> TASK DIRECTIONS: Reproduce, word for word, the full text below on notable residents of Sovetsky.

> TEXT PROVIDED:
At the cross of Suleyman Taghizade and Zargarpalan Street famous turkologist Khalid Khojayev lived in 1924-1937. The house-museum of famous Azerbaijani writer and publicist Jalil Mammadguluzade is located at Suleyman Taghizade Street 56. On the neighbouring house (№ 58) actor Suleyman Taghizade lived. His name was given to this street (former Pochtovaya and Ostrovskaya).

Revolutionary Hashim Aliyev lived in the house on Nabat Ashurbayova Street 82. His memorial desk was located on the facade of the building as well. At the house on Mirza Agha Aliyev Street 115 (built in 1910) famous Azerbaijani actor, Peoples' Artist Abbas Mirza Sharifzadeh lived. Azerbaijani journalist Osman Mirzayev (died at Garakend aircrash) lived at the house on Mirza Agha Aliyev Street 102 (built in 1916). House of another journalist, National Hero of Azerbaijan Chingiz Mustafayev is also located at Sovetsky (Murtuza Muxtarov Street, 23).

Writer Rustam Ibragimbekov also was born at Sovetsky. According to him, he grew up at the mahallah between Akhund bath and Komurchu square, his personality was formed there. In 1903 Jafar Jabbarly moved to Daghly mahallah of Sovetsky. Today his house museum is located at the house on Ismayil Gutgashinly Street 44. Azerbaijani poet Mikayil Mushfig was on at the same mahalla in 1908. Till his arrest in 1937 he lived at the house on SUleyman Rahimov Street 108.

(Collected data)
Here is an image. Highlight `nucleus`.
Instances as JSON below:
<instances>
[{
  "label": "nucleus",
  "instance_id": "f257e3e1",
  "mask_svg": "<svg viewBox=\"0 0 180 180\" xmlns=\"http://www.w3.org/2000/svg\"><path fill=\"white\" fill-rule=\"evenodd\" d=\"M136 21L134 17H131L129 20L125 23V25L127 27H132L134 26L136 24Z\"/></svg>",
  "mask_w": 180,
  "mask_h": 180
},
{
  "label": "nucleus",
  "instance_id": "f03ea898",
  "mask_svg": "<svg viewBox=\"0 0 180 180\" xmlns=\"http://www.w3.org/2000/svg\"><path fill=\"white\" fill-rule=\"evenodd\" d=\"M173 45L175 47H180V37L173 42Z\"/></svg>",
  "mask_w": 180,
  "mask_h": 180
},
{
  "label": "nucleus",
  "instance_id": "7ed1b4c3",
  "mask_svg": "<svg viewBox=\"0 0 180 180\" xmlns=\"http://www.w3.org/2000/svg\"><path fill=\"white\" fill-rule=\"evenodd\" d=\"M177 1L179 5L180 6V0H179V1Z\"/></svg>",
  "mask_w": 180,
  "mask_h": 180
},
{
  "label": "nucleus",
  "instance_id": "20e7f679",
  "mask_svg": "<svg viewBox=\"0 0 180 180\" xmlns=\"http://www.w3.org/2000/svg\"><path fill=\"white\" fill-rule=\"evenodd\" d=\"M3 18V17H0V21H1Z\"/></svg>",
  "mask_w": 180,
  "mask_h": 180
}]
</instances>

> OUTPUT BELOW:
At the cross of Suleyman Taghizade and Zargarpalan Street famous turkologist Khalid Khojayev lived in 1924-1937. The house-museum of famous Azerbaijani writer and publicist Jalil Mammadguluzade is located at Suleyman Taghizade Street 56. On the neighbouring house (№ 58) actor Suleyman Taghizade lived. His name was given to this street (former Pochtovaya and Ostrovskaya).

Revolutionary Hashim Aliyev lived in the house on Nabat Ashurbayova Street 82. His memorial desk was located on the facade of the building as well. At the house on Mirza Agha Aliyev Street 115 (built in 1910) famous Azerbaijani actor, Peoples' Artist Abbas Mirza Sharifzadeh lived. Azerbaijani journalist Osman Mirzayev (died at Garakend aircrash) lived at the house on Mirza Agha Aliyev Street 102 (built in 1916). House of another journalist, National Hero of Azerbaijan Chingiz Mustafayev is also located at Sovetsky (Murtuza Muxtarov Street, 23).

Writer Rustam Ibragimbekov also was born at Sovetsky. According to him, he grew up at the mahallah between Akhund bath and Komurchu square, his personality was formed there. In 1903 Jafar Jabbarly moved to Daghly mahallah of Sovetsky. Today his house museum is located at the house on Ismayil Gutgashinly Street 44. Azerbaijani poet Mikayil Mushfig was on at the same mahalla in 1908. Till his arrest in 1937 he lived at the house on SUleyman Rahimov Street 108.